Do to lack of interest...Hizzoner has ruled.  
*This contest will end January 1st! * :lol:


----------



## Aythya (Oct 23, 2004)

I have a fox squirrel tale from a squirrel I shot a couple weeks ago but it is no longer attached to the squirrel. Can I still enter it?


----------



## spentwings (Apr 25, 2007)

Sure...just so the hair is dry and you have a clear photo measurement.


----------



## Remedyman (Dec 27, 2009)

Hope this won't be my last entry, but here is an entry for Fox Squirrel.


----------



## blowgunner62 (Nov 23, 2008)

Here's another entry for the Fox Squirrel division.

Shot with a Gamo Hunter 220 air rifle, head shot. 13 inch tail, base to tip.


----------



## spentwings (Apr 25, 2007)

A gentle reminder...contest will end 1/1/10. :beer:


----------



## Remedyman (Dec 27, 2009)

blowgunner62 said:


> Here's another entry for the Fox Squirrel division.
> 
> Shot with a Gamo Hunter 220 air rifle, head shot. 13 inch tail, base to tip.


HEY!! How you start the measurement makes a difference, looks like a free inch on this one.


----------



## Aythya (Oct 23, 2004)

Here is my entry.


----------



## spentwings (Apr 25, 2007)

Remedyman said:


> blowgunner62 said:
> 
> 
> > Here's another entry for the Fox Squirrel division.
> ...


True..but it's immaterial at the moment with Aythya in the lead and no...you can't stretch tails even without the bone. :lol:


----------



## Remedyman (Dec 27, 2009)

I can protest all I want, where is my metric tape measure damit?!?! Make it look like a 20 inch tail then ;-)

It is all good.
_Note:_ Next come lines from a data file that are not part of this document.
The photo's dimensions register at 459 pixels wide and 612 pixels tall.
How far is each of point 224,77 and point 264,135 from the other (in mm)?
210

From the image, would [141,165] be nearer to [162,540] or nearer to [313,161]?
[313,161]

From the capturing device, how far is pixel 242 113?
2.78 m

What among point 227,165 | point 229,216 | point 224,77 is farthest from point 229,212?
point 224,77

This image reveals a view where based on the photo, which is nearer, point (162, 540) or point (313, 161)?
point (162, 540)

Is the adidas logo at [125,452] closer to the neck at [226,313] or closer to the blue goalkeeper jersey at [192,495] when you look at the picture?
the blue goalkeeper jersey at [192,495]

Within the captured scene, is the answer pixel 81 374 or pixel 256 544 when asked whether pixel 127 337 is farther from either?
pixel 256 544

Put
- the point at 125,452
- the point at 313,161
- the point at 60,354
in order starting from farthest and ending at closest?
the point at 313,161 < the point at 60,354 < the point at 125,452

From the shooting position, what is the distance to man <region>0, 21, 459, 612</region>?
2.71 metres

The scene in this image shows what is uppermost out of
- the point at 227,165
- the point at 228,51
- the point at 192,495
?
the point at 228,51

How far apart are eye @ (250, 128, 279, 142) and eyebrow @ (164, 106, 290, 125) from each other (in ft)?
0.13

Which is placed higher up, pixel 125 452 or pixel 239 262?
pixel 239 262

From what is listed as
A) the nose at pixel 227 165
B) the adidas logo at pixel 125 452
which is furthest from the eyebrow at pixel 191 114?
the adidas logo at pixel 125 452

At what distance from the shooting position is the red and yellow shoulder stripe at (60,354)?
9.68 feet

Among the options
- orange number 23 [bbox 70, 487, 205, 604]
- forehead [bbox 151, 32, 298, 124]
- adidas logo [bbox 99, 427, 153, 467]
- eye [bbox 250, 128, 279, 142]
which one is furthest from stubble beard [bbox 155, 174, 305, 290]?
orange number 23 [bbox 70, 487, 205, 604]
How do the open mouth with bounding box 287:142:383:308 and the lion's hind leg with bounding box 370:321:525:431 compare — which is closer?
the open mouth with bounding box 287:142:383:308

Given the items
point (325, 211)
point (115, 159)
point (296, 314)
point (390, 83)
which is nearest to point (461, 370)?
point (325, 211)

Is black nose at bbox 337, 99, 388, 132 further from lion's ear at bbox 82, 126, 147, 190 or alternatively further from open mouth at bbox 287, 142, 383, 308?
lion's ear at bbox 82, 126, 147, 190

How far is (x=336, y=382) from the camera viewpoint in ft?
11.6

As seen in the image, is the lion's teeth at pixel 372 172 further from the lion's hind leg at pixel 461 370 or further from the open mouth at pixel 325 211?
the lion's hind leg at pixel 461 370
I am running outta time to get in on this, and I don't know of ANY gray squirrels in my area.


----------



## spentwings (Apr 25, 2007)

Hizzoner says all protesters should go to Iran where in grand scheme of things it might do some good. :lol: 
Seriously...I might do it again next season with prizes that could increase interest like the notorious lamp from _A Christmas Story_.


----------



## Aythya (Oct 23, 2004)

Wow! The Old Man's Major Award. Now that would be a prize.

Our squirrel season closes in a couple days. Might not get out again but am going to try. But next season will be really exciting as I am having a custom .32 cal Pennsylvania flintlock made just for squirrels and rabbits.


----------



## spentwings (Apr 25, 2007)

The contest is over and Hizzoner has declared Aythya the winner...congratulations!
He will receive a certificate suitable for framing stating thus along with assorted targets to increase his .32 cal skills.
The other two contestants will receive 2 targets and a certificate of membership in the O.S.H.S.
Thanks for participating guys!!...PM your addresses within a week...if the winner isn't heard from...the next longest tail will take top prize.


----------



## Aythya (Oct 23, 2004)

Thanks for the award. Really nice certificates.
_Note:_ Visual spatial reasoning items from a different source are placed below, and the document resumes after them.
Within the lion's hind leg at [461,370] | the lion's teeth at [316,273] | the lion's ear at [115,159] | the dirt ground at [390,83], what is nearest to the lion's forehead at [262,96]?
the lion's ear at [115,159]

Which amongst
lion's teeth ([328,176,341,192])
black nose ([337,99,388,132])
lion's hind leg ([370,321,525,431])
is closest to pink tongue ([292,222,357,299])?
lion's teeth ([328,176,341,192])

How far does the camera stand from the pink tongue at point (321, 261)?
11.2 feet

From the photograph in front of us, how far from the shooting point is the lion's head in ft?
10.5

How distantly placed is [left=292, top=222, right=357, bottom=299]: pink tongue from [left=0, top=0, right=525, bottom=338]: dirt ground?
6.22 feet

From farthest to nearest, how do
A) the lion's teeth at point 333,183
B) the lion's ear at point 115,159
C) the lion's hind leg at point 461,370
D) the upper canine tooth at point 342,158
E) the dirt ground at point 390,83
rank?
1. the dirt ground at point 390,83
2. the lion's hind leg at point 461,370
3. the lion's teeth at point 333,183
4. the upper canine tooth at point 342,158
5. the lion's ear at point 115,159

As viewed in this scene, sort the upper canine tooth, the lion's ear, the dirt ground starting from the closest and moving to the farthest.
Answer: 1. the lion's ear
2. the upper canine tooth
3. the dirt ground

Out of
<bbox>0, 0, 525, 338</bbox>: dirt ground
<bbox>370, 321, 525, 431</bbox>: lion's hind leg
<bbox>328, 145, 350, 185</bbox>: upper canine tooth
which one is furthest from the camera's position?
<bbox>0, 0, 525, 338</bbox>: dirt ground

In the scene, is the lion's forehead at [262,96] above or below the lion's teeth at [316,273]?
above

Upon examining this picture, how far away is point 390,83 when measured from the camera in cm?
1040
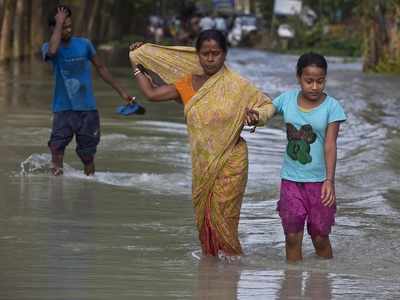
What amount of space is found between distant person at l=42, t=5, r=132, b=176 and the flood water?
290mm

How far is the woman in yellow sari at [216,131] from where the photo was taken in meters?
7.22

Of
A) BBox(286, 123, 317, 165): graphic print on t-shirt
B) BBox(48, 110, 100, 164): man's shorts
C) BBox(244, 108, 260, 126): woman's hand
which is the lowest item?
BBox(48, 110, 100, 164): man's shorts

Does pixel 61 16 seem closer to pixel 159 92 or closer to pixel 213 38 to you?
pixel 159 92

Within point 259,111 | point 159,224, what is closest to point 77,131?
point 159,224

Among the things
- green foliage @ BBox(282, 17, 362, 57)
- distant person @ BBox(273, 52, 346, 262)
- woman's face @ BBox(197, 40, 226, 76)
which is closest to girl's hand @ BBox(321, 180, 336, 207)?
distant person @ BBox(273, 52, 346, 262)

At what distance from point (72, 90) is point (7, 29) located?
71.1 ft

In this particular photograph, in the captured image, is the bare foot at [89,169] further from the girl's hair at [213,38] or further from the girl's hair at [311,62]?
the girl's hair at [311,62]

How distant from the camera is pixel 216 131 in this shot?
7227 mm

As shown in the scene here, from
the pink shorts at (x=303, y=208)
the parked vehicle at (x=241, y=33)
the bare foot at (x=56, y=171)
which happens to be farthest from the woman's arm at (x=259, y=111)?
the parked vehicle at (x=241, y=33)

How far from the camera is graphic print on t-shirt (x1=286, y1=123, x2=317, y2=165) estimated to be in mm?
7086

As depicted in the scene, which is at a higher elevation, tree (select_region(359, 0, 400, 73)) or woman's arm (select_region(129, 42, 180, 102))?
woman's arm (select_region(129, 42, 180, 102))

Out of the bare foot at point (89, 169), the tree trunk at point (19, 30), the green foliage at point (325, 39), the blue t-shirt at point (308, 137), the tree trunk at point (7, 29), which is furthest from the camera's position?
the green foliage at point (325, 39)

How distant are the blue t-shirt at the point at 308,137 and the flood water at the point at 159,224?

Just sent you a PM. Let me know if you received it.


----------



## blowgunner62 (Nov 23, 2008)

This measurement was taken from the base of the tail, where it connects to the squirrel.


----------



## spentwings (Apr 25, 2007)

It's all good blowgunner...your so called disputed entry would have been a solid 2nd place anyway. :beer:


----------



## Rev_William (May 4, 2010)

You going to be running another contest this year spentwings ? I know I'm a little early but I've got about 5 weeks til squirrel and rabbit season opens here in Colorado and reading your post again is making it a long wait :lol: :lol: .


----------